Thank again for all of the help. Now that I'm familiar with the details. I'll be stopping by the local hardware store within the next couple of days to look at all three Honda tracked models. That should help me make up my mind on which one to get.


----------



## General Tso (Nov 11, 2019)

OK. Just one more question (I hope).

I was thinking of getting the Honda HSS928ATD because it's the same size as my old snowblower. But it's been mentioned that it's somewhat under powered. How does the HSS724ATD compare? Does it have enough power for it's size?

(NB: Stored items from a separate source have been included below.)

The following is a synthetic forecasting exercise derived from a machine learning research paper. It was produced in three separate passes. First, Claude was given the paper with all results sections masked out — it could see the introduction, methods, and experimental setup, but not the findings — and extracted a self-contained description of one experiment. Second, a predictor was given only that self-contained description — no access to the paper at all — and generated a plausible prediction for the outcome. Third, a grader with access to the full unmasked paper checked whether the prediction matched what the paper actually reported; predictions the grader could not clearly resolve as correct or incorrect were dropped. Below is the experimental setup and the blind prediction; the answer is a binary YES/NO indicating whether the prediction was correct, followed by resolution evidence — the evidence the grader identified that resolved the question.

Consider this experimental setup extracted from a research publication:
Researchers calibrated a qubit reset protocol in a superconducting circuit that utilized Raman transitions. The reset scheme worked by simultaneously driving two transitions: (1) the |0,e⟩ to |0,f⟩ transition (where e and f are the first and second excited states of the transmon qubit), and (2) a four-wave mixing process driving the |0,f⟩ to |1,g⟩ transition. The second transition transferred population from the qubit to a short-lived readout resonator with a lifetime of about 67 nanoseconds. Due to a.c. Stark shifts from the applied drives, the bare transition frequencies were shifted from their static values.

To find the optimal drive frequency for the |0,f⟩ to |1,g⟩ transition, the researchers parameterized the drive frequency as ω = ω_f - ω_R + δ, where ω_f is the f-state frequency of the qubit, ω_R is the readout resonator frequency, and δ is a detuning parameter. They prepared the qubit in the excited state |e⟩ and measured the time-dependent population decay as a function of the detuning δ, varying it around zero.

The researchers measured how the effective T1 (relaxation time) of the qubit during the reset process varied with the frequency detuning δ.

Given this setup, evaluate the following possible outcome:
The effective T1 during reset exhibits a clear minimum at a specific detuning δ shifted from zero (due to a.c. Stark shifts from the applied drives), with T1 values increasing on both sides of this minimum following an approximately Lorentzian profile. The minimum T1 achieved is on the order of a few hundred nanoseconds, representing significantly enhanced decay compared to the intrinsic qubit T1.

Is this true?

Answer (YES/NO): NO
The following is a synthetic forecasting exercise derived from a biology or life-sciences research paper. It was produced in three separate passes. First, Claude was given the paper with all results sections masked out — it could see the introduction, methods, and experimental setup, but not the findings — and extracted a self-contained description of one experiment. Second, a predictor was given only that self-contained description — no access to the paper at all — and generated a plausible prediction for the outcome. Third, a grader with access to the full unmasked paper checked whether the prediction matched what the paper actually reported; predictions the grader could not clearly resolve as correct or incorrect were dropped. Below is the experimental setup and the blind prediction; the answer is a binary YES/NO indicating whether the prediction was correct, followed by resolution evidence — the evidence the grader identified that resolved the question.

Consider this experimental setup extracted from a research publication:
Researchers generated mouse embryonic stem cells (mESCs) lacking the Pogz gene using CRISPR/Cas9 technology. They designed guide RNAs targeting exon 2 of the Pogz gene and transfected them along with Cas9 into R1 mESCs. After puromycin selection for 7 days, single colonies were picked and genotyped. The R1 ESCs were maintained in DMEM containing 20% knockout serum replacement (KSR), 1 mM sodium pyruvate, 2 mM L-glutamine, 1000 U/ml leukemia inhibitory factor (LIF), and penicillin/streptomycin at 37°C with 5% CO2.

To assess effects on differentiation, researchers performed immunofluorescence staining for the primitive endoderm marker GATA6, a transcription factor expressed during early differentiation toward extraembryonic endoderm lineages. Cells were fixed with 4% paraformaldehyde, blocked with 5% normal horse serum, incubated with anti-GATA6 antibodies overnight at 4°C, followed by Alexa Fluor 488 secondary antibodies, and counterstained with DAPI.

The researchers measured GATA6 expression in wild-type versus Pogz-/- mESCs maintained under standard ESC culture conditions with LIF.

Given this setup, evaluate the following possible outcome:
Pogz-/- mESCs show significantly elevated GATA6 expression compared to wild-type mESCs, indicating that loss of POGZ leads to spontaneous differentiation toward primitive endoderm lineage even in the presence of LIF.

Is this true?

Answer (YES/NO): YES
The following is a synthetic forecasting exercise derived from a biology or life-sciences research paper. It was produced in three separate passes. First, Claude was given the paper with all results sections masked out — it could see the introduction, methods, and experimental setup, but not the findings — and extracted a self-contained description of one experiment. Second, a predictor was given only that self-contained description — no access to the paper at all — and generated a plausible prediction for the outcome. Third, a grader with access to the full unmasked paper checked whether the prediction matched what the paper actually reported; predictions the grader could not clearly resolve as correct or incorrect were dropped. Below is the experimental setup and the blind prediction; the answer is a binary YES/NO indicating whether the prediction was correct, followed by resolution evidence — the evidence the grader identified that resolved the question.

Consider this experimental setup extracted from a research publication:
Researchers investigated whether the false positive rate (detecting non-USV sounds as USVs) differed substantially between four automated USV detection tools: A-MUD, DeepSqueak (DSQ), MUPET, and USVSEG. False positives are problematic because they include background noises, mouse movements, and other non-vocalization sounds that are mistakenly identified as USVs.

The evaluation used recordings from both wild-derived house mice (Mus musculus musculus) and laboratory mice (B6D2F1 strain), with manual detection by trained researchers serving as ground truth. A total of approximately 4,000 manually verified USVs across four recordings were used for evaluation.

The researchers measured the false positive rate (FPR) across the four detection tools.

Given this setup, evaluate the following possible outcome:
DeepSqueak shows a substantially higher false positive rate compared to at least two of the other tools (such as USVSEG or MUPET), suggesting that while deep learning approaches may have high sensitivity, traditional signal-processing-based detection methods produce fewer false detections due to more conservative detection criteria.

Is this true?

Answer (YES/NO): NO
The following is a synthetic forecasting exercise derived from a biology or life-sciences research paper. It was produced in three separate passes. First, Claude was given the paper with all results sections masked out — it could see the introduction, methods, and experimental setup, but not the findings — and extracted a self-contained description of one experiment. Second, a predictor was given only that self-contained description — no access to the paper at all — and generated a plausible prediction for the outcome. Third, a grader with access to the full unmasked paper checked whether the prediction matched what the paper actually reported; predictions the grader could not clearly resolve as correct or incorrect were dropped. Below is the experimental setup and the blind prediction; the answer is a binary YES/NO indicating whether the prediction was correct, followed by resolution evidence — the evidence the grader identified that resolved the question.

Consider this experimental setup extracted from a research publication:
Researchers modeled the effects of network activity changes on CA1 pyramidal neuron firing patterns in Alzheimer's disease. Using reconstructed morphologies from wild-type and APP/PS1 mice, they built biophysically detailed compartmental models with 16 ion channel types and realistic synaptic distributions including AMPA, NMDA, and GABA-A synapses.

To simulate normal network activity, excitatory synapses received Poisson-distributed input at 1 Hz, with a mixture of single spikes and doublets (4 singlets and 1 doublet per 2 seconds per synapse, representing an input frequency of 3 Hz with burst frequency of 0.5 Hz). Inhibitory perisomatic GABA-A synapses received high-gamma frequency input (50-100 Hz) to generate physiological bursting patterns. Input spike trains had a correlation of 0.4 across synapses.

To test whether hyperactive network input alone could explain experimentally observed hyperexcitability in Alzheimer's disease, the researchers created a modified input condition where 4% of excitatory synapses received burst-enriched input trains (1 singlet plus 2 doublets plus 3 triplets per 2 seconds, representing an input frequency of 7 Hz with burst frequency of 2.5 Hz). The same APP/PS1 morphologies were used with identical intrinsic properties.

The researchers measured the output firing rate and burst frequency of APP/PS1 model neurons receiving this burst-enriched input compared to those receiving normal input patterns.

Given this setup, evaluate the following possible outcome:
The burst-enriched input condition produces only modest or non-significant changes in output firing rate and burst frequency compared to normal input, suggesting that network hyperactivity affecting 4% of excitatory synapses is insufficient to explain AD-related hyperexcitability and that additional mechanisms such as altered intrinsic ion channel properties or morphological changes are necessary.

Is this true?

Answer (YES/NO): NO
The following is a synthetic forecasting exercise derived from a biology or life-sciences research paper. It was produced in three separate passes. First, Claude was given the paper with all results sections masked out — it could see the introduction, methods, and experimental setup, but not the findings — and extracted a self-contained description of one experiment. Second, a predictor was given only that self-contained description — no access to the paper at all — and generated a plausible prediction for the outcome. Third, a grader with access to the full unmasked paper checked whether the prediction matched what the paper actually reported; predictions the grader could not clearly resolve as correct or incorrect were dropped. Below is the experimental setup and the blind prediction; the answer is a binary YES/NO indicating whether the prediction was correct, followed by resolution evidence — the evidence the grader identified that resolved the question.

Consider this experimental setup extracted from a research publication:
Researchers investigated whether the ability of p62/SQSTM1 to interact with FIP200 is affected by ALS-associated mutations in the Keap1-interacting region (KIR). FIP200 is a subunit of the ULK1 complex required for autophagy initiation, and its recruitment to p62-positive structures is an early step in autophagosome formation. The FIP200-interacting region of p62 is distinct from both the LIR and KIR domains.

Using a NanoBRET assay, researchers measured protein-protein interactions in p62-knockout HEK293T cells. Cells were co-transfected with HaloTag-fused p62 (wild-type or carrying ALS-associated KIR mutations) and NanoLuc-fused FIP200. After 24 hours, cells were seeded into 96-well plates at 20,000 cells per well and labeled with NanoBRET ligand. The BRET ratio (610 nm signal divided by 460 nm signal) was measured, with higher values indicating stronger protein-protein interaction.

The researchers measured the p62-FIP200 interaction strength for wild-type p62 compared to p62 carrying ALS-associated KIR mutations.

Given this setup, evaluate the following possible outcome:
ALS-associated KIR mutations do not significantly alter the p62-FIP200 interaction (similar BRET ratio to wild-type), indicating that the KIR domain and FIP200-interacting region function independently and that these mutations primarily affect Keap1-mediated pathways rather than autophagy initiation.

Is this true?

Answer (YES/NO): YES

Edit: I should add that when I remove snow I like to keep moving but I don't need to move at a real fast speed. (I'm retired and my driveway is steep.) Do lower powered blowers just cause the user to slow down their pace or are there other issues like clogging, stalling etc?

Edit #2: I was just reading about problems with Honda's chutes clogging and that Honda has come out with a fix. Do I need to be concerned about that when buying a new blower? Is there anything I should look for that would tell me if the snowblower has the new chute?


----------



## Miles (Sep 16, 2016)

I have not found the HSS928 to be underpowered, but it is my first snowblower. It has a 270cc engine. I think that a bigger engine is better and the HSS1332 has a 389cc engine. (The Ariens top of the line has a 420cc engine.) 
1. If you are not moving at a fast speed, then power is not an issue. It is the slower speed that is needed to keep a smaller engine from getting bogged down. I only have needed to slow down at the end of the driveway pile due to the plow. 
2. The clogging issue was solved for me when I got the new chute which the newest blowers should have. The newer chute is cut way down (see attached photo). Click on photo to enlarge and bring it when you go to buy. The initial chutes had metal up another 6-7 inches or more.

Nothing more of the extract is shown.